- Study text
Or the secret rotation scenario:

  1. The PaymentGateway:ApiKey was rotated in the vault three months ago.
  2. The old key is still cached in the application's environment variable.
  3. The vault has the new key, but the application never reads it because the rotation was manual.
  4. One day the old key expires. The payment service returns 401. The on-call engineer spends 90 minutes discovering that the issue is a stale secret.

What is missing:

  • Environment completeness validation. If you declare that production is a target environment, every config key must have a production value. The compiler should reject incomplete matrices.
  • Secret rotation enforcement. If a secret has a rotation period of 90 days, the build should warn when the rotation is overdue.
  • Config value validation. A connection string has a format. An API key has a minimum length. A URL must be well-formed. These constraints should be compile-time checks.

Attribute Definitions

// =================================================================
// Ops.Configuration.Lib -- Environment Configuration DSL
// =================================================================

/// Declare a configuration key with per-environment values.
/// The generator verifies that every declared environment has a value.
[AttributeUsage(AttributeTargets.Class, AllowMultiple = true)]
public sealed class ConfigTransformAttribute : Attribute
{
    public string Key { get; }
    public string[] Environments { get; init; } = [];
    public string DefaultValue { get; init; } = "";
    public bool Required { get; init; } = true;
    public string Description { get; init; } = "";

    public ConfigTransformAttribute(string key) => Key = key;
}

/// Declare a secret with vault path and rotation policy.
/// The generator verifies rotation schedules and vault path format.
[AttributeUsage(AttributeTargets.Class, AllowMultiple = true)]
public sealed class SecretAttribute : Attribute
{
    public string Name { get; }
    public string Vault { get; init; } = "default";
    public string VaultPath { get; init; } = "";
    public int RotationDays { get; init; } = 90;
    public string[] Environments { get; init; } = [];
    public SecretKind Kind { get; init; } = SecretKind.ApiKey;

    public SecretAttribute(string name) => Name = name;
}

public enum SecretKind
{
    ApiKey,            // third-party API key
    ConnectionString,  // database connection string
    Certificate,       // TLS certificate
    EncryptionKey,     // symmetric encryption key
    OAuthSecret,       // OAuth client secret
    WebhookSecret      // webhook signature secret
}

/// Declare the environments that must be complete.

- Exercises to complete
a – In the configuration DSL text, what default value does the SecretAttribute class give to RotationDays?
b – Write the next part of the configuration DSL text, picking up after its final line.

(Collected data)
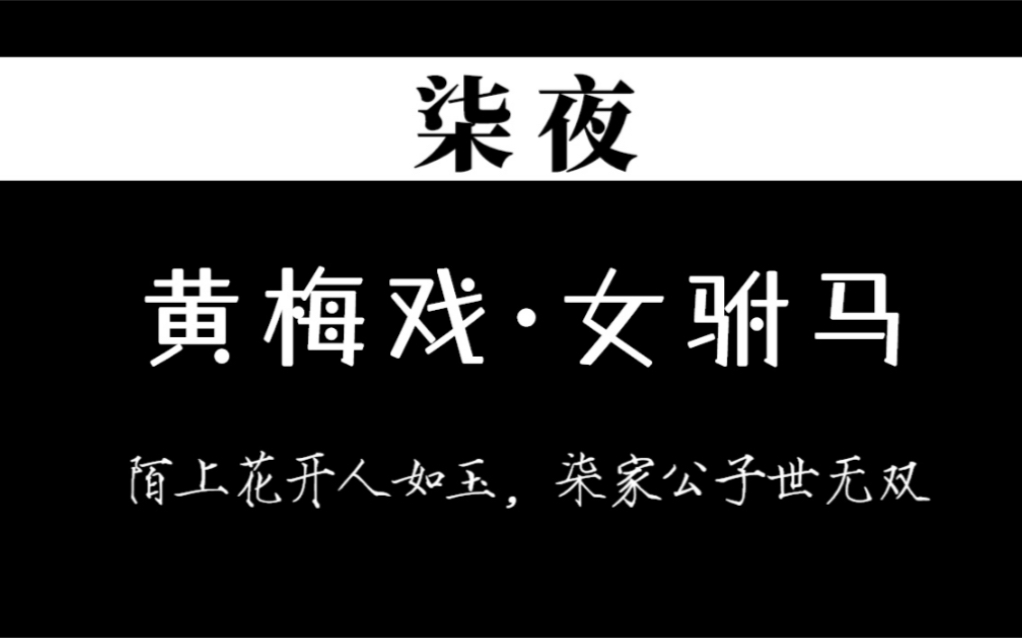 柒夜

黄梅戏·女驸马

陌上花开人如玉，柒家公子世无双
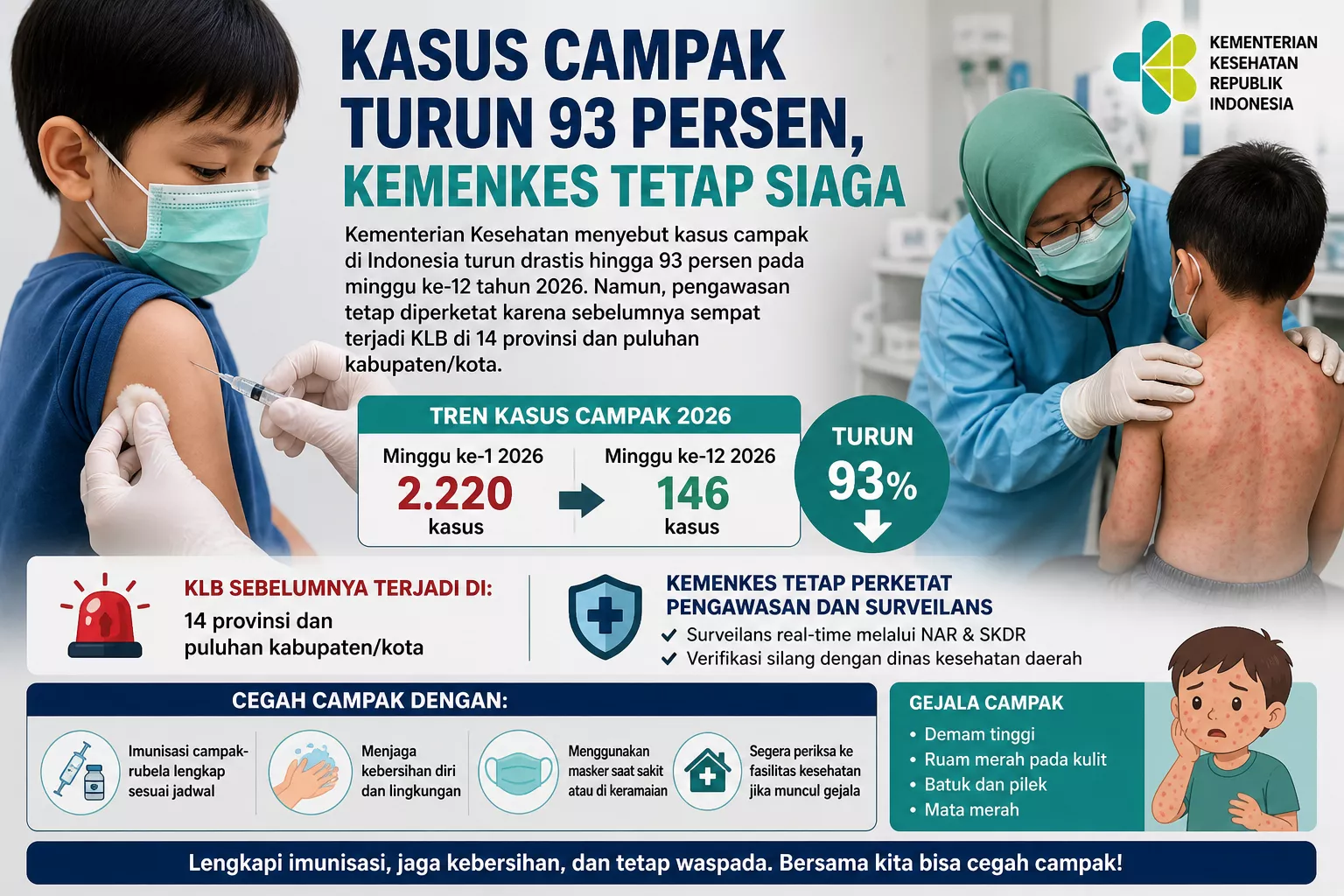 KASUS CAMPAK TURUN 93 PERSEN, KEMENKES TETAP SIAGA

KEMENTERIAN KESEHATAN REPUBLIK INDONESIA

Kementerian Kesehatan menyebut kasus campak di Indonesia turun drastis hingga 93 persen pada minggu ke-12 tahun 2026. Namun, pengawasan tetap diperketat karena sebelumnya sempat terjadi KLB di 14 provinsi dan puluhan kabupaten/kota.

TREN KASUS CAMPAK 2026

Minggu ke-1 2026
2.220
kasus

Minggu ke-12 2026
146
kasus

TURUN
93%

KLB SEBELUMNYA TERJADI DI:
14 provinsi dan puluhan kabupaten/kota

KEMENKES TETAP PERKETAT PENGAWASAN DAN SURVEILANS
Surveilans real-time melalui NAR & SKDR
Verifikasi silang dengan dinas kesehatan daerah

CEGAH CAMPAK DENGAN:
Imunisasi campak-rubela lengkap sesuai jadwal
Menjaga kebersihan diri dan lingkungan
Menggunakan masker saat sakit atau di keramaian
Segera periksa ke fasilitas kesehatan jika muncul gejala

GEJALA CAMPAK
• Demam tinggi
• Ruam merah pada kulit
• Batuk dan pilek
• Mata merah

Lengkapi imunisasi, jaga kebersihan, dan tetap waspada. Bersama kita bisa cegah campak!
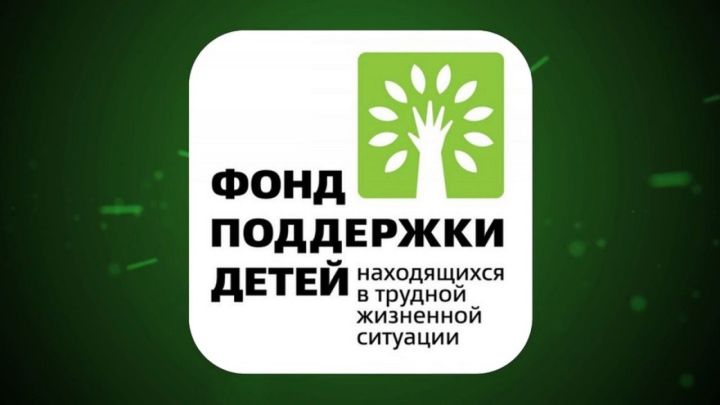 ФОНД
ПОДДЕРЖКИ
ДЕТЕЙ находящихся в трудной жизненной ситуации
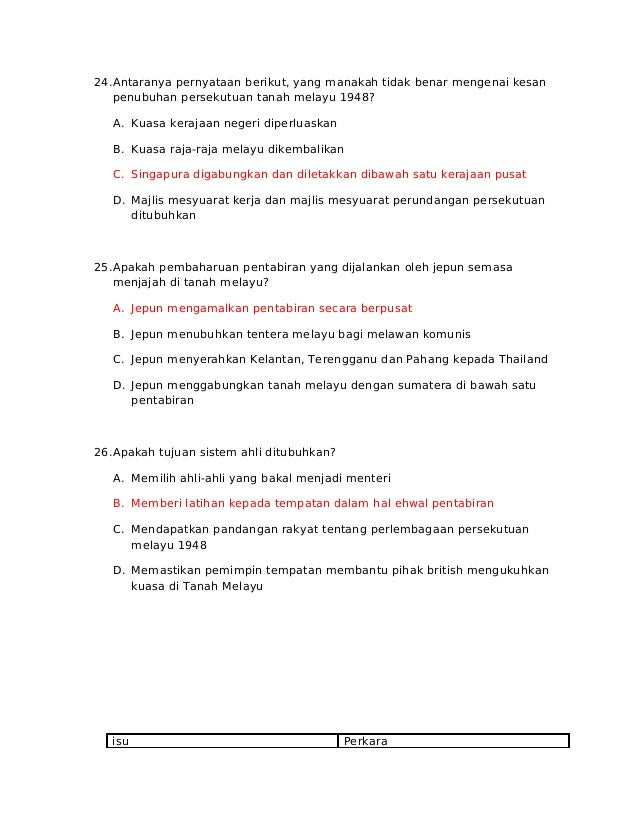 24.Antaranya pernyataan berikut, yang manakah tidak benar mengenai kesan penubuhan persekutuan tanah melayu 1948?

A. Kuasa kerajaan negeri diperluaskan

B. Kuasa raja-raja melayu dikembalikan

C. Singapura digabungkan dan diletakkan dibawah satu kerajaan pusat

D. Majlis mesyuarat kerja dan majlis mesyuarat perundangan persekutuan ditubuhkan

25.Apakah pembaharuan pentabiran yang dijalankan oleh jepun semasa menjajah di tanah melayu?

A. Jepun mengamalkan pentabiran secara berpusat

B. Jepun menubuhkan tentera melayu bagi melawan komunis

C. Jepun menyerahkan Kelantan, Terengganu dan Pahang kepada Thailand

D. Jepun menggabungkan tanah melayu dengan sumatera di bawah satu pentabiran

26.Apakah tujuan sistem ahli ditubuhkan?

A. Memilih ahli-ahli yang bakal menjadi menteri

B. Memberi latihan kepada tempatan dalam hal ehwal pentabiran

C. Mendapatkan pandangan rakyat tentang perlembagaan persekutuan melayu 1948

D. Memastikan pemimpin tempatan membantu pihak british mengukuhkan kuasa di Tanah Melayu

| isu | Perkara |
|---|---|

- Expected outputs
a – 90

b –
/// The generator checks that every [ConfigTransform] and [Secret]
/// has a value for every declared environment.
[AttributeUsage(AttributeTargets.Class)]
public sealed class EnvironmentMatrixAttribute : Attribute
{
    public string[] Environments { get; }

    public EnvironmentMatrixAttribute(params string[] environments)
        => Environments = environments;
}

/// Declare a validation rule for a configuration value.
/// The generator emits startup validation code.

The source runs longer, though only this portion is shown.